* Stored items
☆ ☆ ☆

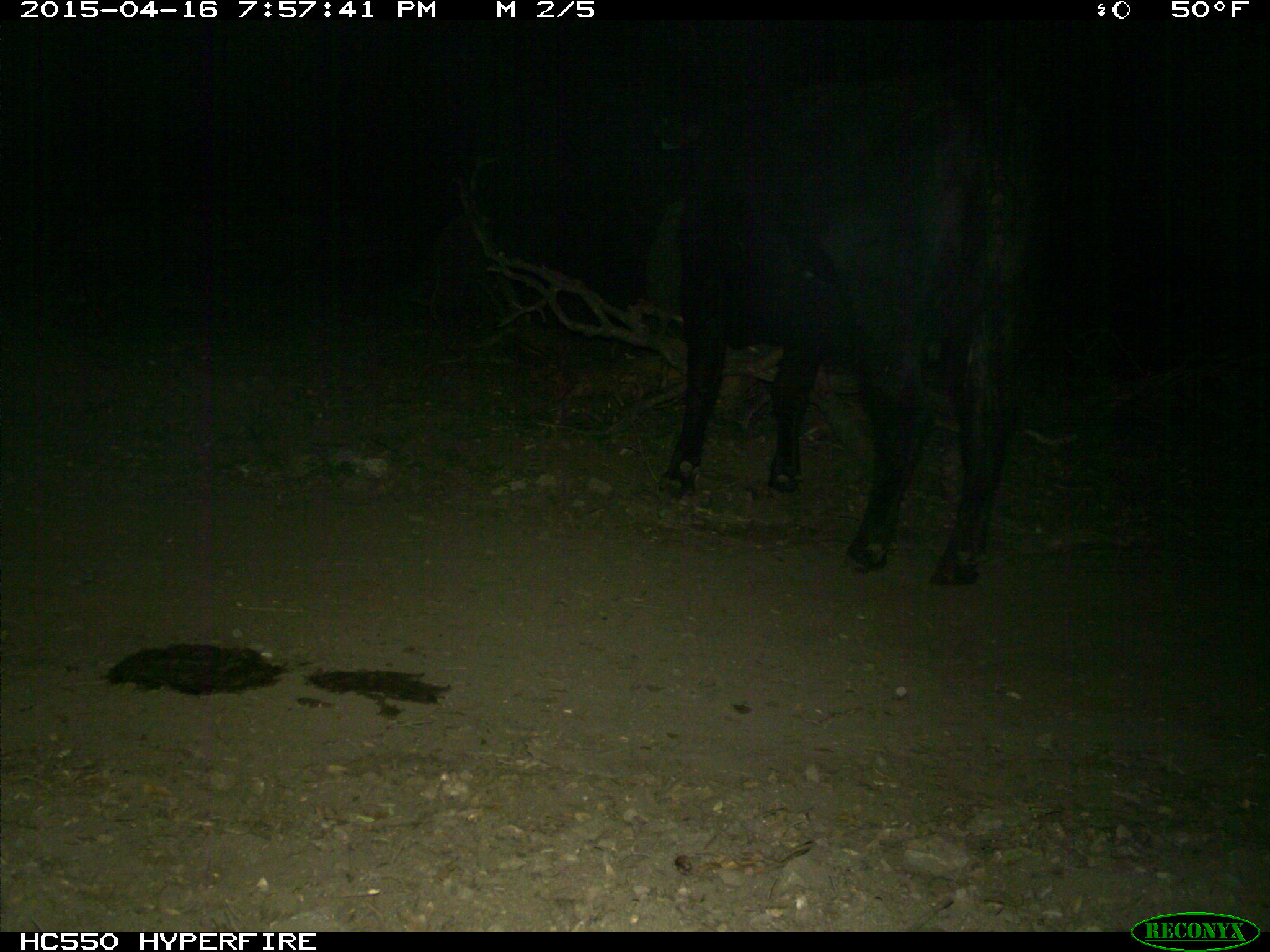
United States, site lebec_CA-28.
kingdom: Animalia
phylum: Chordata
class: Mammalia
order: Artiodactyla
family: Bovidae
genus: Bos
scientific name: Bos taurus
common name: domestic cow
Bos taurus (domestic cow).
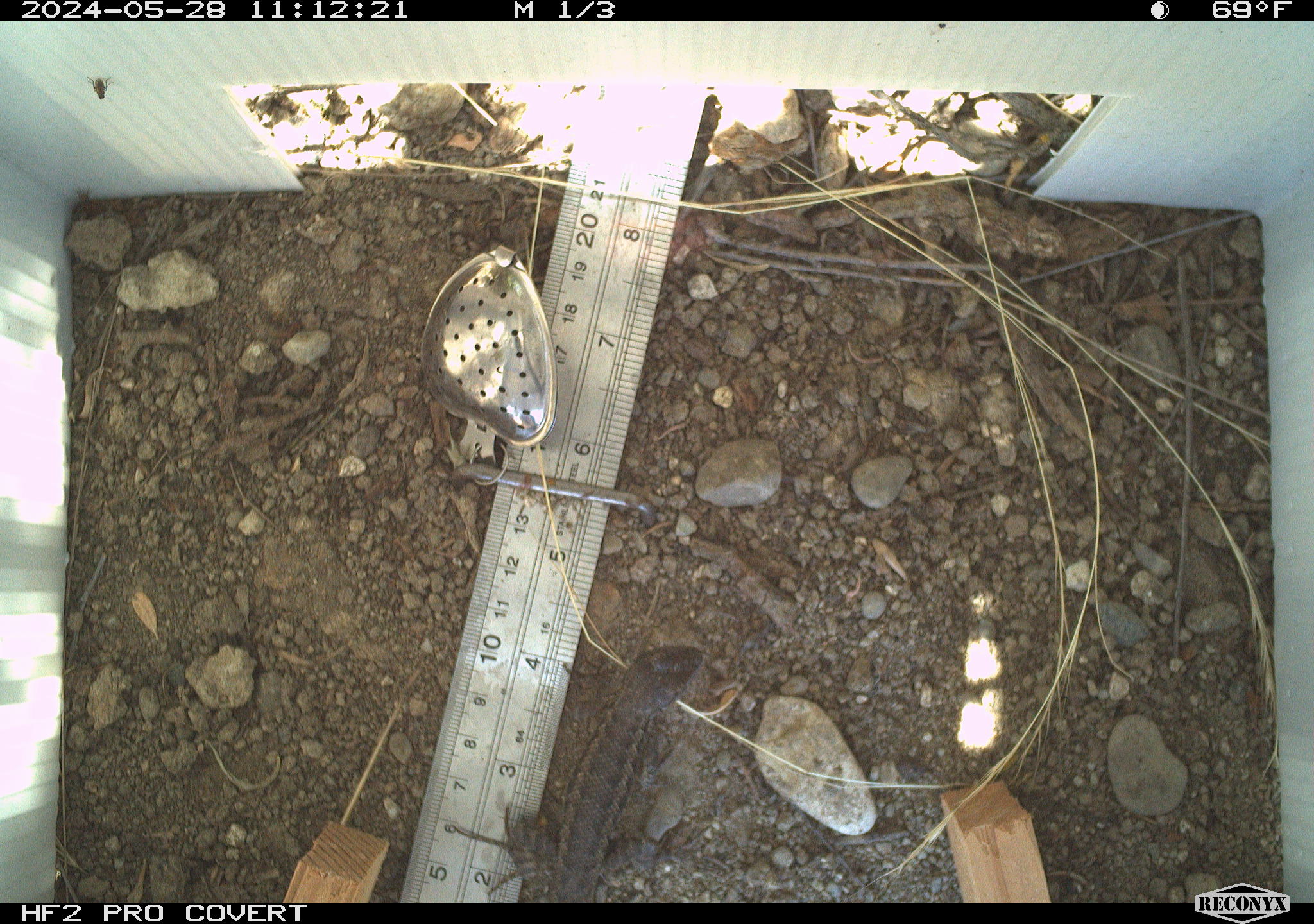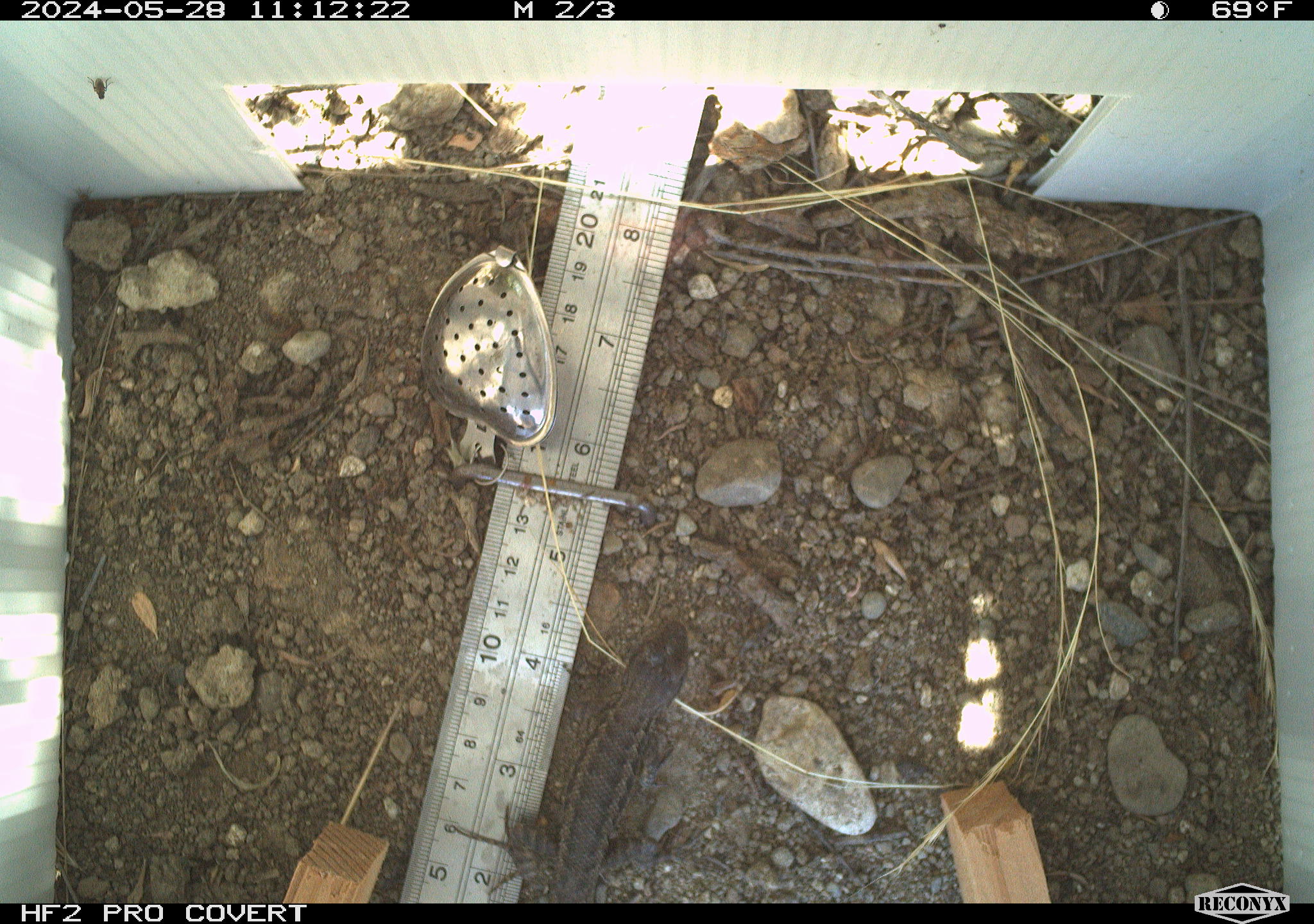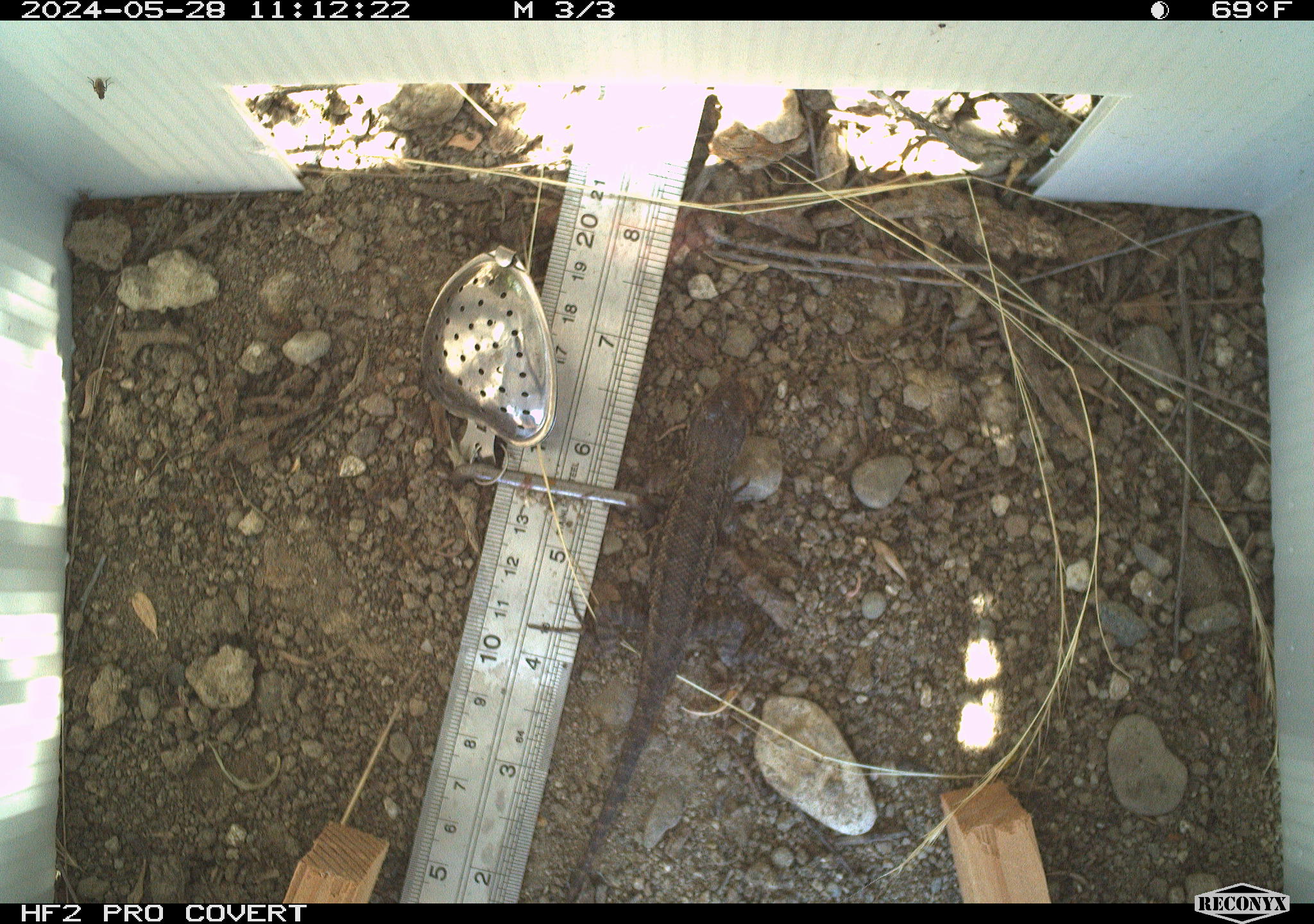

☆ ☆ ☆

* What the exercise asks
Please set down each entry word for word, without its images.

* Your response
United States, site lebec_CA-28.
kingdom: Animalia
phylum: Chordata
class: Mammalia
order: Artiodactyla
family: Bovidae
genus: Bos
scientific name: Bos taurus
common name: domestic cow
Bos taurus (domestic cow).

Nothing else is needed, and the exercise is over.